- PROMPT A
According to the eulogy below, how did Helen say her passing should be marked?
****************
Over the past few years Helen and I talked openly of the declining quality of her life and the arrangements she would like to have in place for her funeral.
She would often refer to having passed her “use-by date”. (As an aside I would note that like many of the food jars in her fridge, she remained quite good long after that indicated by the nominated expiry date).
At ninety-five, three months shy of ninety-six, Helen was truly ready to go. Indeed she’d had a couple of false starts, as recently as the week before, but this time she achieved her heart’s desire.
She was adamant that this moment should not be a time for mourning but for celebrating. Her own words were that her passing should be marked by “a bloody good party and toast”.
Last Thursday afternoon I found Helen lying peacefully on her couch, her life ebbing away, I noticed on her patio table the remains of her lunchtime glass of brandy and dry ginger. I’d like to think that Helen had spent her last morning enjoying the autumn sunshine before toasting “farewell” and departing.
Yes, there is a great personal sadness in knowing that we will never again sit together and talk of people and places or share a hug and tell the other they are loved. But I am grateful that Helen found a way to exit life, true to form, at her home, with dignity and held by family in her final moments.
There is a saying to the effect that “When someone you love becomes a memory, that memory becomes a treasure.”
Whether your memories of her are many or few, Helen has bequeathed a treasure to each person here today. Her generous nature lives on each time she is remembered.
****************
- PROMPT B
Locate every line in the entries below that contains the word "beneath", matching case exactly.

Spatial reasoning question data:
****************
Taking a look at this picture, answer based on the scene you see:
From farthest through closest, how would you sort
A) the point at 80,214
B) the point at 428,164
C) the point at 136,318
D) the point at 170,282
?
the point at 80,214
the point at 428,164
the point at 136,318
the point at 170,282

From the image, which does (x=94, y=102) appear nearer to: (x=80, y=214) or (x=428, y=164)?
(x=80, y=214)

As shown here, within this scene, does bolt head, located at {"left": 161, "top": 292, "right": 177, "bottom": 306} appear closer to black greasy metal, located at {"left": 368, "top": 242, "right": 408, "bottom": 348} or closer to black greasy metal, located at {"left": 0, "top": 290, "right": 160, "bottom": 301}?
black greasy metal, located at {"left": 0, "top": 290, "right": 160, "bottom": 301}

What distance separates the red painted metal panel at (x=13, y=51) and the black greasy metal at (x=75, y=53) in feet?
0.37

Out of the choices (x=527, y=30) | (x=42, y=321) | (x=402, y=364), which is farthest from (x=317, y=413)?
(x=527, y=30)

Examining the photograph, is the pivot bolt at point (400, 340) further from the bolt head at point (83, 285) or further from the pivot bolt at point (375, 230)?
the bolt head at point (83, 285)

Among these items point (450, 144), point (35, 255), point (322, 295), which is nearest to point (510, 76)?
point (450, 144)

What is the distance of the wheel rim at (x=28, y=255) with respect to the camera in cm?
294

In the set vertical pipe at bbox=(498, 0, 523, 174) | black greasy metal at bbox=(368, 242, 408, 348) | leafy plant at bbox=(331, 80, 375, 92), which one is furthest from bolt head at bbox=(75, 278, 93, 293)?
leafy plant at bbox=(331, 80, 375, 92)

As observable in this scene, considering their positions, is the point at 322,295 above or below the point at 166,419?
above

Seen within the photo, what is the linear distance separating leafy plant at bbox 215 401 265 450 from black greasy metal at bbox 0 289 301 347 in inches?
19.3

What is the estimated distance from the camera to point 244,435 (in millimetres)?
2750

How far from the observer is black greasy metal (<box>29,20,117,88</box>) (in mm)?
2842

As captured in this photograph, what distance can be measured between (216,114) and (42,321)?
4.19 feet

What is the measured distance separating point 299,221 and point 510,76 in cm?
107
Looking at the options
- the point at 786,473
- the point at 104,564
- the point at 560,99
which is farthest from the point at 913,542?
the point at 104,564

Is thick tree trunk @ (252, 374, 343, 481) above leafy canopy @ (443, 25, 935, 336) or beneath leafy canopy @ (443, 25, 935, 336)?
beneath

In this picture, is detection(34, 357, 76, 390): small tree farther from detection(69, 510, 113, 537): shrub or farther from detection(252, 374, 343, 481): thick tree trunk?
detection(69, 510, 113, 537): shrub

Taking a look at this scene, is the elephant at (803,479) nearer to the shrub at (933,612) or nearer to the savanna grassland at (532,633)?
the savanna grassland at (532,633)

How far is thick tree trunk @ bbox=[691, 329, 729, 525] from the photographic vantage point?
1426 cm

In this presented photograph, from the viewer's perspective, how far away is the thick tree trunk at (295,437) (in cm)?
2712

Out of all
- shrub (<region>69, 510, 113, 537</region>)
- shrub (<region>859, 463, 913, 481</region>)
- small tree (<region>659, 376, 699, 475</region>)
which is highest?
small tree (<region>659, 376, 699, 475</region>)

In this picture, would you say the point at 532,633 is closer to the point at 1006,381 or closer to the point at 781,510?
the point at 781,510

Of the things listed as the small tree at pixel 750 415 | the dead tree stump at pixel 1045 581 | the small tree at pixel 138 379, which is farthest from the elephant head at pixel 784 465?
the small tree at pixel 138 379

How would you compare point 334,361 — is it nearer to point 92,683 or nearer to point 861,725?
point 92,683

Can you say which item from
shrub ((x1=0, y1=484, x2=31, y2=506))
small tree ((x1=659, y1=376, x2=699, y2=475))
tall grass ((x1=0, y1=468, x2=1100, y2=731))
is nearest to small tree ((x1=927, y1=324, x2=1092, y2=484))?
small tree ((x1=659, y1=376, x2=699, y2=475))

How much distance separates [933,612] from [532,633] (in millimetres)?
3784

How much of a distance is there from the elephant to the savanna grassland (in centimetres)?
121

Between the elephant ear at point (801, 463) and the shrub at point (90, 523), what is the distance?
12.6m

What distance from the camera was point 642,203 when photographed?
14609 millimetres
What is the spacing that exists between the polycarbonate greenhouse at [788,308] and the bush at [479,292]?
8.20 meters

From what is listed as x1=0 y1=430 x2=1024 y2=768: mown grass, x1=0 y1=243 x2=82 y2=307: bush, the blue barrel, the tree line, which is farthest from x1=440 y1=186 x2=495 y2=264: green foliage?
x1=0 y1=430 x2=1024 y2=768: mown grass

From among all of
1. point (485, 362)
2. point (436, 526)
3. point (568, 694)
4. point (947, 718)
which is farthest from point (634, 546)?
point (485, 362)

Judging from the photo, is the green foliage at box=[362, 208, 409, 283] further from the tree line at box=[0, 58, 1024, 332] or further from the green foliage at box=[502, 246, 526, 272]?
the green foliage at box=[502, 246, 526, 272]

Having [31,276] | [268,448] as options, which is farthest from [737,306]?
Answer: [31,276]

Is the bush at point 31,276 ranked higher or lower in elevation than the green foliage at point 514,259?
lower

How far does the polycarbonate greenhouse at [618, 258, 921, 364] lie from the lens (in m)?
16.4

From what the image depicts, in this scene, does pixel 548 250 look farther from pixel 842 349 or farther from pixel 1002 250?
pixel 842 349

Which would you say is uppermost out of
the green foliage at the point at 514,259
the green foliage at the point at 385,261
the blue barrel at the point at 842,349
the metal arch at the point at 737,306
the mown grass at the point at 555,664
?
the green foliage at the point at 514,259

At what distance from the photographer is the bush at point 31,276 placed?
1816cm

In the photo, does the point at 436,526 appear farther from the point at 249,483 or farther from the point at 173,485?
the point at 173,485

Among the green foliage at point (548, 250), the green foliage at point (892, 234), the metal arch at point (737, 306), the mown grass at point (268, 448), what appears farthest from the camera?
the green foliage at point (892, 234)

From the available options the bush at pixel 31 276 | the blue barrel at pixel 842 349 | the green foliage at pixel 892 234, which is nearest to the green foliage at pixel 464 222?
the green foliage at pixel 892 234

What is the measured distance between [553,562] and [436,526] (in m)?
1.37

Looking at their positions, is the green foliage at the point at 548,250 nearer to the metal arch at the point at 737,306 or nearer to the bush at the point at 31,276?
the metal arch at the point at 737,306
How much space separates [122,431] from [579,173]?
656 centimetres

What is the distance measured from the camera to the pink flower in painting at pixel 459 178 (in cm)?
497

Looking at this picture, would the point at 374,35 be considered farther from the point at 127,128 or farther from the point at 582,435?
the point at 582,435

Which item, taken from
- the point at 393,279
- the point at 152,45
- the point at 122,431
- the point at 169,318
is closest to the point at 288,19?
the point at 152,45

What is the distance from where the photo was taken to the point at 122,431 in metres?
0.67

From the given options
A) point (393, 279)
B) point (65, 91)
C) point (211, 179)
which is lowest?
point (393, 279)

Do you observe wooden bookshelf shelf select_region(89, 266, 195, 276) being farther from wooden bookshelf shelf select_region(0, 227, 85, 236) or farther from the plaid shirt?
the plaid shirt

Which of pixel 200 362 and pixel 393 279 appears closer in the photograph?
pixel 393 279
****************
- COMPLETE ANSWER A
By "a bloody good party and toast."

- COMPLETE ANSWER B
Is thick tree trunk @ (252, 374, 343, 481) above leafy canopy @ (443, 25, 935, 336) or beneath leafy canopy @ (443, 25, 935, 336)?
beneath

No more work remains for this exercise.